A record of travel along a straight path is as
follows:
(a) Start from rest with constant acceleration of 3.07 m/s2 for 16.5 s;
(b) Constant velocity of 50.655 m/s for the next 0.767 min;
(c) Constant negative acceleration of
−9.49 m/s2 for 5.89 s.
What was the total displacement x for the complete trip?
Well, this sounds like a rollercoaster ride! Let's calculate the total displacement.
First, let's find the displacement during the first part of the journey.
(a) To find the displacement during the first part, we can use the formula s = ut + (1/2)at^2.
The initial velocity (u) is 0 since you started from rest, the acceleration (a) is 3.07 m/s^2, and the time (t) is 16.5 seconds.
Using the formula, we get:
s1 = (0)(16.5) + (1/2)(3.07)(16.5)^2
Now, let's calculate the displacement during the second part.
(b) During the second part, you traveled at a constant velocity of 50.655 m/s for 0.767 minutes.
Since velocity is constant, the displacement is given by s = vt.
Using the formula, we get:
s2 = (50.655)(0.767)(60)
Finally, let's calculate the displacement during the third part.
(c) During the third part, you experienced a constant negative acceleration of -9.49 m/s^2 for 5.89 seconds.
Using the formula, we get:
s3 = (50.655)(5.89) + (1/2)(-9.49)(5.89)^2
Now, let's add up all the displacements:
Total displacement (x) = s1 + s2 + s3
I'll let you do the math, but be careful not to drop any numbers along the way!
To find the total displacement for the complete trip, we need to find the displacement for each segment of the trip and then add them together.
(a) Using the equation of motion:
v = u + at
where
v = final velocity,
u = initial velocity,
a = acceleration,
t = time,
we can find the final velocity at the end of the first segment:
v = u + at
v = 0 + 3.07 * 16.5
v = 50.655 m/s
The displacement during the first segment can be found using the formula:
s = ut + (1/2)at^2
where
s = displacement,
Since the initial velocity is 0, the equation simplifies to:
s = (1/2)at^2
s = (1/2) * 3.07 * (16.5)^2
s ≈ 265.758 m
(b) The next segment has constant velocity, so the displacement is given by:
s = v * t
s = 50.655 * 0.767 * 60
s ≈ 2331.23 m
(c) The final segment has constant negative acceleration, so we can use the same equation as in the first segment:
v = u + at
Since the final velocity is 0, the equation becomes:
0 = u + at
0 = 50.655 + (-9.49) * 5.89
u ≈ -245.604 m/s
Using the same equation to find the displacement:
s = ut + (1/2)at^2
s = -245.604 * 5.89 + (1/2) * (-9.49) * (5.89)^2
s ≈ -891.951 m
To find the total displacement, we add the displacements for each segment:
Total displacement = 265.758 + 2331.23 - 891.951
Total displacement ≈ 1705.037 m
Therefore, the total displacement for the complete trip is approximately 1705.037 meters.

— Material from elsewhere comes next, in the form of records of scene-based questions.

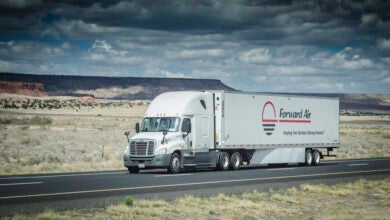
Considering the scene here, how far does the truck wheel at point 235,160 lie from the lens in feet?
Result: 101

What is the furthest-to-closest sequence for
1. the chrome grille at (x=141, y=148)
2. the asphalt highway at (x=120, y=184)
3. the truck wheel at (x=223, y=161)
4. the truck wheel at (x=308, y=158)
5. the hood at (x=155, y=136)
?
the truck wheel at (x=308, y=158) < the truck wheel at (x=223, y=161) < the hood at (x=155, y=136) < the chrome grille at (x=141, y=148) < the asphalt highway at (x=120, y=184)

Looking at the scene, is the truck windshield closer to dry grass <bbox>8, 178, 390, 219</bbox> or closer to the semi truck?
the semi truck

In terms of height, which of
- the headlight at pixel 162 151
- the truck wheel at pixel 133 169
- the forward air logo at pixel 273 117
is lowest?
the truck wheel at pixel 133 169

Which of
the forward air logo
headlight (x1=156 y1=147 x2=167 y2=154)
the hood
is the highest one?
the forward air logo

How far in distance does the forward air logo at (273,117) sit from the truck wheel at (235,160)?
7.92ft

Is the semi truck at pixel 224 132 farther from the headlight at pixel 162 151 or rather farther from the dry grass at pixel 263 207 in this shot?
the dry grass at pixel 263 207

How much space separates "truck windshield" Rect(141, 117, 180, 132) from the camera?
27922mm

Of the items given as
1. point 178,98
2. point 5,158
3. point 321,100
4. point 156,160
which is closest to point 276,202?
point 156,160

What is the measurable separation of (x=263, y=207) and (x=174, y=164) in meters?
11.6

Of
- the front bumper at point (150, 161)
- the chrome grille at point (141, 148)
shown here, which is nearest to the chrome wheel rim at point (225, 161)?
the front bumper at point (150, 161)

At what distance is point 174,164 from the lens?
2741 centimetres

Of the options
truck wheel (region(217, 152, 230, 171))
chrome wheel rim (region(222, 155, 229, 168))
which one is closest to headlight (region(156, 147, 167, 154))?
truck wheel (region(217, 152, 230, 171))

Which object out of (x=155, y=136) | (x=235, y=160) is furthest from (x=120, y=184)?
(x=235, y=160)

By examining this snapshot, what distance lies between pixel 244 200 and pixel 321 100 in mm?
21037
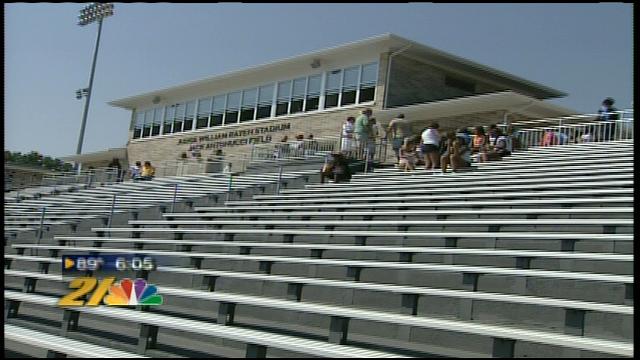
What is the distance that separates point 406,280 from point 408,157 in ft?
21.9

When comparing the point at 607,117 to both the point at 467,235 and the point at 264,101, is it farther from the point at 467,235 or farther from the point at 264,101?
the point at 264,101

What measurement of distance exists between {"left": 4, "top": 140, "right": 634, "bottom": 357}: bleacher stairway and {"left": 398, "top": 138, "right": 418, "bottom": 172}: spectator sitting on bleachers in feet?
6.46

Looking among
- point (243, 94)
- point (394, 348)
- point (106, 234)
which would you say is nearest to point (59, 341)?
point (394, 348)

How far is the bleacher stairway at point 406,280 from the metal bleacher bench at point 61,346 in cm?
9

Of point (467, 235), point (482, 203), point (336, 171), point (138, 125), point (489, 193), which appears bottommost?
point (467, 235)

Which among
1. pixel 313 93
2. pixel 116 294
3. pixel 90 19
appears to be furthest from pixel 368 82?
pixel 90 19

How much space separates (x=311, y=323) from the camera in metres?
5.21

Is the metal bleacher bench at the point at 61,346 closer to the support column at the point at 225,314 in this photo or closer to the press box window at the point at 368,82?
the support column at the point at 225,314

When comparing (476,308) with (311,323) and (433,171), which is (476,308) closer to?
(311,323)

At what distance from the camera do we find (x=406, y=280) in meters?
5.60

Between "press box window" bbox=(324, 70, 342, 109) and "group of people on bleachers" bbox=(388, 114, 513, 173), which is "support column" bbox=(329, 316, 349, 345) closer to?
"group of people on bleachers" bbox=(388, 114, 513, 173)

To find the total displacement for the complete trip, we need to calculate the displacements for each segment of motion and then sum them up.
Let's break down the given information and calculate the displacement for each segment:
(a) Start from rest with constant acceleration of 3.07 m/s² for 16.5 seconds:
In this segment, we can use the kinematic equation:
displacement (s) = initial velocity (v₀) * time (t) + 0.5 * acceleration (a) * time² (t²)
Given that the initial velocity is 0 (start from rest), acceleration is 3.07 m/s², and time is 16.5 seconds:
s₁ = 0 * 16.5 + (0.5 * 3.07 * (16.5)²)
Simplifying the equation:
s₁ = 0 + 0.5 * 3.07 * 272.25
s₁ = 0 + 418.39325
s₁ ≈ 418.4 m
(b) Constant velocity of 50.655 m/s for the next 0.767 minutes:
Since the velocity is constant, the displacement can be calculated using:
displacement (s) = velocity (v) * time (t)
Given that the velocity is 50.655 m/s and time is 0.767 minutes:
s₂ = 50.655 * (0.767 * 60)
Converting minutes to seconds:
s₂ = 50.655 * 46.02
s₂ ≈ 2329.8 m
(c) Constant negative acceleration of −9.49 m/s² for 5.89 seconds:
Using the same kinematic equation as in (a), but with a negative acceleration value:
s₃ = 50.655 * 5.89 + (0.5 * -9.49 * (5.89)²)
s₃ = 298.17 - 166.71539
s₃ ≈ 131.45 m
Now, we can calculate the total displacement by summing up the individual displacements:
Total displacement, x = s₁ + s₂ + s₃
x ≈ 418.4 m + 2329.8 m + 131.45 m
x ≈ 2879.65 m
Therefore, the total displacement for the complete trip is approximately 2879.65 meters.